Saatnya sudah terbangun dan sudah selesai mandi, dia segera menyiapkan kejutan ulang tahun kepada ibunya di dapur. Walau sederhana itu akan menjadi kenangan terhebat yang pernah ibunya temui. Gadis berambut pendek itu pun memanggil ibunya ke dapur. Saat ibunya menghampiri gadis itu di dapur, ibunya mulai menangis histeris. Mengapa ibunya menangis histeris? Seharusnya ibu gadis itu menangis dengan penuh kebahagiaan.

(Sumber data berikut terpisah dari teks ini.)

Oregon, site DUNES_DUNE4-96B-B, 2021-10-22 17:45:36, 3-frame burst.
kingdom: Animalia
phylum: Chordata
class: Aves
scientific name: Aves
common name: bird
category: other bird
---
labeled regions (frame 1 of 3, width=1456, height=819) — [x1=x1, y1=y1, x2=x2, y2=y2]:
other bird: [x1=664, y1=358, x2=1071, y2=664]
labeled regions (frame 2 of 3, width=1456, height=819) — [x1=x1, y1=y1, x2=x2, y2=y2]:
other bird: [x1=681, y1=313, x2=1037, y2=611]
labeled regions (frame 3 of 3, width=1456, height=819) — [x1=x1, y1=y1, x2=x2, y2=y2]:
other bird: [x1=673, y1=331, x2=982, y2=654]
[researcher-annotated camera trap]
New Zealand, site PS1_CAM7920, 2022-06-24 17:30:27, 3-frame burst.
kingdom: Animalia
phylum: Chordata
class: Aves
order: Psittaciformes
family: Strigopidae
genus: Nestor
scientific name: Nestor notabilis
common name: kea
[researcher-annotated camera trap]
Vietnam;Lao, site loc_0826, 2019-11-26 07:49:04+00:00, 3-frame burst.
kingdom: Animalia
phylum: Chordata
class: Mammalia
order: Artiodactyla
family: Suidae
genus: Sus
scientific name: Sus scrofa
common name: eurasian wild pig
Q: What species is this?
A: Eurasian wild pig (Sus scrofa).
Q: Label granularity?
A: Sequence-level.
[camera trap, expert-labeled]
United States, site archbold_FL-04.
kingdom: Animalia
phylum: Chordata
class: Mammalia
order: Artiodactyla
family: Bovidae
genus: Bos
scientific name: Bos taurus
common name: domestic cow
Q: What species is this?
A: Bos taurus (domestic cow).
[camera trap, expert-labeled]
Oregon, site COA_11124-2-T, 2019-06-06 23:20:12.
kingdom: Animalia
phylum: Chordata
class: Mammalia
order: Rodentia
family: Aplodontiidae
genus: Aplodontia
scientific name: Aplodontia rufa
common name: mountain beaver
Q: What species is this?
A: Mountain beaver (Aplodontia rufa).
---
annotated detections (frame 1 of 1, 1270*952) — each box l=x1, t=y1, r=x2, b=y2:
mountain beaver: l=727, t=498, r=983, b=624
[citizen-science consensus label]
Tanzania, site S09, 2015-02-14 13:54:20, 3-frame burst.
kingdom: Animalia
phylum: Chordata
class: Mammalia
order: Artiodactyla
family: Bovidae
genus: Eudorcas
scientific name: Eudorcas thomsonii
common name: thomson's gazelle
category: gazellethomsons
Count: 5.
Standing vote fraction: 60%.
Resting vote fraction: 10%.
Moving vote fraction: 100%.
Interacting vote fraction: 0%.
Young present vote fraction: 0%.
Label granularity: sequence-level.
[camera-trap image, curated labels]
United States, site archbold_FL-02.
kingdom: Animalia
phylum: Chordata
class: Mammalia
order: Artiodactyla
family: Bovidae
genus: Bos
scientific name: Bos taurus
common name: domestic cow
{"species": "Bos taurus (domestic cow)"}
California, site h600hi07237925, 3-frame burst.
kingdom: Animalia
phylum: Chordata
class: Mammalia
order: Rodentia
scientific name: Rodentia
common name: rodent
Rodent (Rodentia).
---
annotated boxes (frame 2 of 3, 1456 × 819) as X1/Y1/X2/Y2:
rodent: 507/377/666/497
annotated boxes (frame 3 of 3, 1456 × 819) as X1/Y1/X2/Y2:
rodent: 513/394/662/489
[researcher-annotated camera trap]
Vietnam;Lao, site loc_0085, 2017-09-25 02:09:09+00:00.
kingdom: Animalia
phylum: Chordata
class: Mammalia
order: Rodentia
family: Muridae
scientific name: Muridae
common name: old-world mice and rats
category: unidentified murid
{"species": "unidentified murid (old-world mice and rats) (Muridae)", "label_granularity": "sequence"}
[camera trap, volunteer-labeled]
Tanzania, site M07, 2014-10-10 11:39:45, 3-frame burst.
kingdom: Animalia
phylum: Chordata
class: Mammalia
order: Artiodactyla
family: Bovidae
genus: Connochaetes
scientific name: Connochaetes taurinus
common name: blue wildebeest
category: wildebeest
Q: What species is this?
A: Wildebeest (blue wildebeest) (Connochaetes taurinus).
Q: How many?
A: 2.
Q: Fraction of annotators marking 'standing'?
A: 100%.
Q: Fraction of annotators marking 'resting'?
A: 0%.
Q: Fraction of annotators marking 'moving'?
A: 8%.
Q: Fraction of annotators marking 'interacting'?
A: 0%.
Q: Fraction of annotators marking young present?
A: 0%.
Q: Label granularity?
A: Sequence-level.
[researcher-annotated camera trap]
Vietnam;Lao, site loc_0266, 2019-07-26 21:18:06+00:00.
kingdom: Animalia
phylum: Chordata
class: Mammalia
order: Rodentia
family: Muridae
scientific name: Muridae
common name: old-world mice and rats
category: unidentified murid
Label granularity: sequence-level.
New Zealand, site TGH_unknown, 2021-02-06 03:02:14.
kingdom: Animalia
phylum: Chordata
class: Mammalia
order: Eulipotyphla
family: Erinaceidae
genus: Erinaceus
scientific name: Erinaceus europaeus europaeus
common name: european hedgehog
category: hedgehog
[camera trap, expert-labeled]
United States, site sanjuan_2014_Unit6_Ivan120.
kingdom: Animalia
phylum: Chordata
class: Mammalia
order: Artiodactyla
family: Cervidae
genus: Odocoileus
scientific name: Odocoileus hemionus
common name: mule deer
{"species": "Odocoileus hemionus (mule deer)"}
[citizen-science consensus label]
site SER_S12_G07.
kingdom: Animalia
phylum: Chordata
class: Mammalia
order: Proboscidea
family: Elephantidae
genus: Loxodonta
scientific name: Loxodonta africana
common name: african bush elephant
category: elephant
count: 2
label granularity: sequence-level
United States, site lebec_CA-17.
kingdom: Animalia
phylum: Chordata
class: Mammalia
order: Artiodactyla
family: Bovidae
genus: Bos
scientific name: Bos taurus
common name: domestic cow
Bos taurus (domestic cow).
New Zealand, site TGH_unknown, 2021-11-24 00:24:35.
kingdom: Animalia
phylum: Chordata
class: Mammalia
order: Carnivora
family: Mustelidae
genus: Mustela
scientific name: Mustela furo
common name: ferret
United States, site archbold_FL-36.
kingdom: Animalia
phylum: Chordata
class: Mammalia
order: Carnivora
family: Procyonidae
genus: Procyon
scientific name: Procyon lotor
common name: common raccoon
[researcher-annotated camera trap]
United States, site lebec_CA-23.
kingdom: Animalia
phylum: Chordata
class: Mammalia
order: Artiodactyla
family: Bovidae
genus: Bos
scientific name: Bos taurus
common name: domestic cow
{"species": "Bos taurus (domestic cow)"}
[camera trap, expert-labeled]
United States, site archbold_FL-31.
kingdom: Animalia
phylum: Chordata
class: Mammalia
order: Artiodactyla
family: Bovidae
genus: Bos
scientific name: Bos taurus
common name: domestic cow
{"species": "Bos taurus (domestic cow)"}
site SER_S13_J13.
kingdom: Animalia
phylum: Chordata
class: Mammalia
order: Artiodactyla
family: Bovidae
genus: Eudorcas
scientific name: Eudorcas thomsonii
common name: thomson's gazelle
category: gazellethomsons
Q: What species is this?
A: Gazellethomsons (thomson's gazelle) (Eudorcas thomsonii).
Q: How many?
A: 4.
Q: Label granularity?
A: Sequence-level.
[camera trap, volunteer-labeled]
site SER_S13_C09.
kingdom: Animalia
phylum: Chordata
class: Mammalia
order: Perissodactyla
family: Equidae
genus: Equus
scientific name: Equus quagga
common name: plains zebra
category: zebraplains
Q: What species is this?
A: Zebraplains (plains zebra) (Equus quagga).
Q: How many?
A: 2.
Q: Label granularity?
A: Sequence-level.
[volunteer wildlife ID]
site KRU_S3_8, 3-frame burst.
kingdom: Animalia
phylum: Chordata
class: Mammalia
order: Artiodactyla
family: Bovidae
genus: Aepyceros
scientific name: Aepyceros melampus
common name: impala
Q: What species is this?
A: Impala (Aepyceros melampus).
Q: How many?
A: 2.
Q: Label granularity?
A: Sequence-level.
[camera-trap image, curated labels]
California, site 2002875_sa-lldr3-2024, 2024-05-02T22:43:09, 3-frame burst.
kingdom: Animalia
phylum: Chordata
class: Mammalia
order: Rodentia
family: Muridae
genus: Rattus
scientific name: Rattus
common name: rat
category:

"Wah pasti ibuku terharu nih sama surprise buatanku sama ayah" gumamnya. "SURPRISE!! Selamat ulang tahun ke-51 ibuku tercinta. Maaf ya, kuenya tadi dimakan sama ayah, jadi sebagai gantinya kuenya aku pakai kepala ayah. Soalnya tadi aku agak sengaja menjambak rambut ayah, eh tiba-tiba malah kepisah sama badannya". Gadis berambut pendek itu tersenyum penuh kebahagiaan sambil menatap ibunya bertekuk lutut dihadapannya dengan air mata membasahi pipi. "Makasih banyak nak, akhirnya beban keluarga kita musnah juga". Mereka pun berpelukan mesra.